A construção do moinho de vento apresentou dificuldades imprevistas. Havia na granja uma boa pedreira, e grande quantidade de areia e cimento fora encontrada num depósito, portanto o material para a construção existia e estava à mão. O problema que os animais não conseguiram resolver, de início, foi o de quebrar as pedras no tamanho desejado. Não parecia haver outra maneira senão com furadeiras e alavancas, coisas que nenhum animal podia usar, porque não lhes era possível ficar sobre duas patas. Somente após semanas de trabalho em vão foi que ocorreu a alguém a ideia certa — aproveitar a força da gravidade. Pelo leito da pedreira jaziam pedras enormes, demasiado grandes para ser usadas como estavam. Os bichos amarravam cordas em torno das pedras, e todos juntos, cavalos, vacas, ovelhas, todo animal que fosse capaz de segurar os cabos — em certos momentos críticos até os porcos entravam no grupo —, arrastavam-nas com desesperadora lentidão até o ponto mais elevado da pedreira, de cuja borda eram derrubadas para despedaçarem-se embaixo. O transporte das pedras, uma vez quebradas, era relativamente simples. Os cavalos carregavam-nas em carroças, as ovelhas arrastavam blocos individuais, até mesmo Maricota e Benjamim atrelaram-se a uma velha charrete e fizeram sua parte. No fim do verão já haviam acumulado um bom estoque de pedras, e então começou a construção, sob a superintendência dos porcos.

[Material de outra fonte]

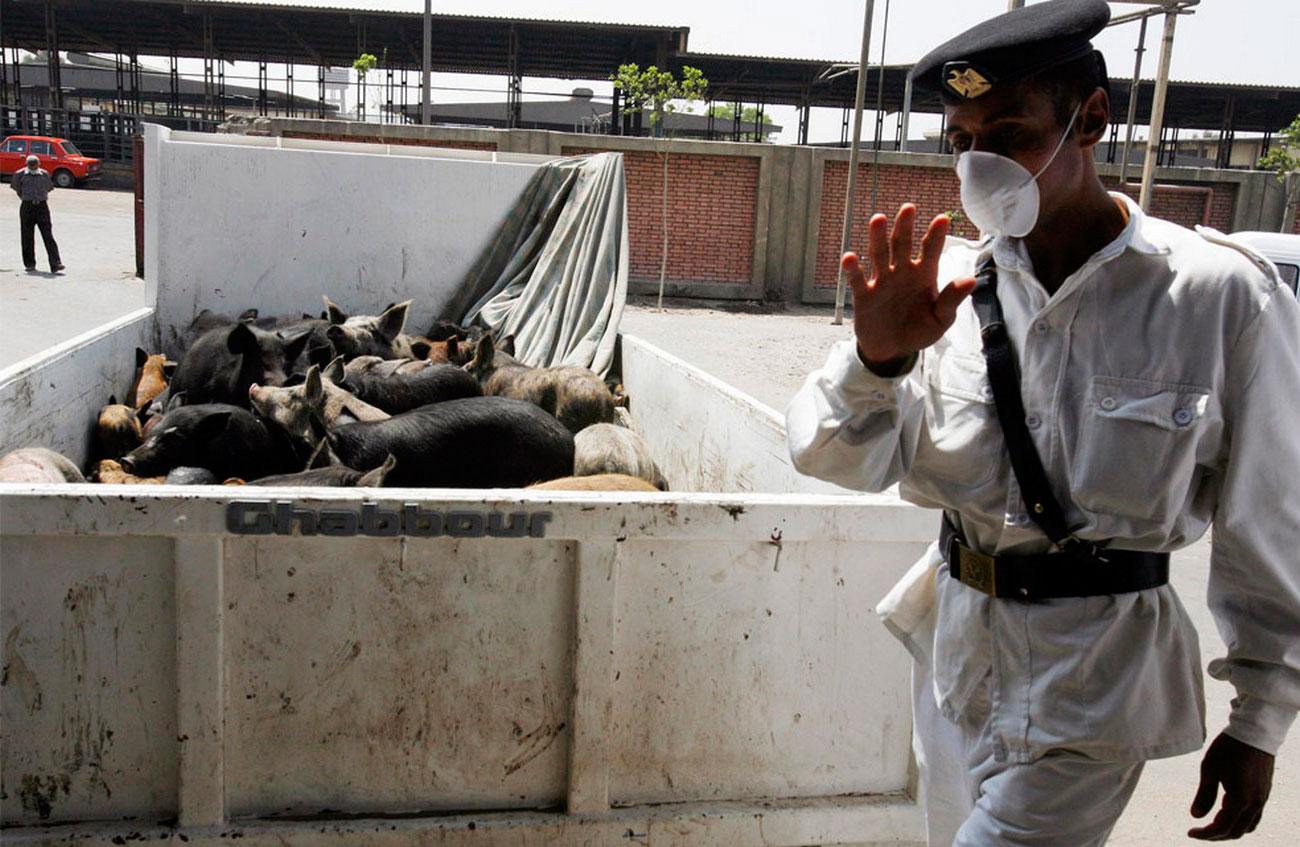 Египетский полицейский в маске из-за свиного гриппа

Entretanto, o processo era demorado e laborioso. Muitas vezes, levavam um dia inteiro para arrastar uma pedra das maiores até o topo da pedreira, e era frequente que, atirada pela borda, ela não quebrasse. Nada se teria feito sem Sansão, cuja força parecia igual à de todos os outros bichos juntos. Quando a pedra começava a escorregar e os animais gritavam de desespero ao se ver arrastados ladeira abaixo, era sempre Sansão que retesava os cabos e continha a pedra. Vê-lo na faina da subida, palmo a palmo, com a respiração acelerada, os costados molhados de suor e as pontas dos cascos cravadas no solo, era algo que enchia a todos de admiração. Quitéria recomendava-lhe que tivesse cuidado e não se esforçasse demais, mas Sansão não lhe dava ouvidos. As duas máximas “Trabalharei mais ainda” e “Napoleão tem sempre razão” pareciam resolver todos os seus problemas. Pediu a um dos galos que o acordasse três quartos de hora mais cedo, pela manhã, em vez de meia hora. E nos momentos de folga, coisa que nos últimos tempos não sucedia muito amiúde, ia sozinho à pedreira, juntava um monte de pedras quebradas e puxava-o até o local do moinho de vento, sem ajuda de ninguém.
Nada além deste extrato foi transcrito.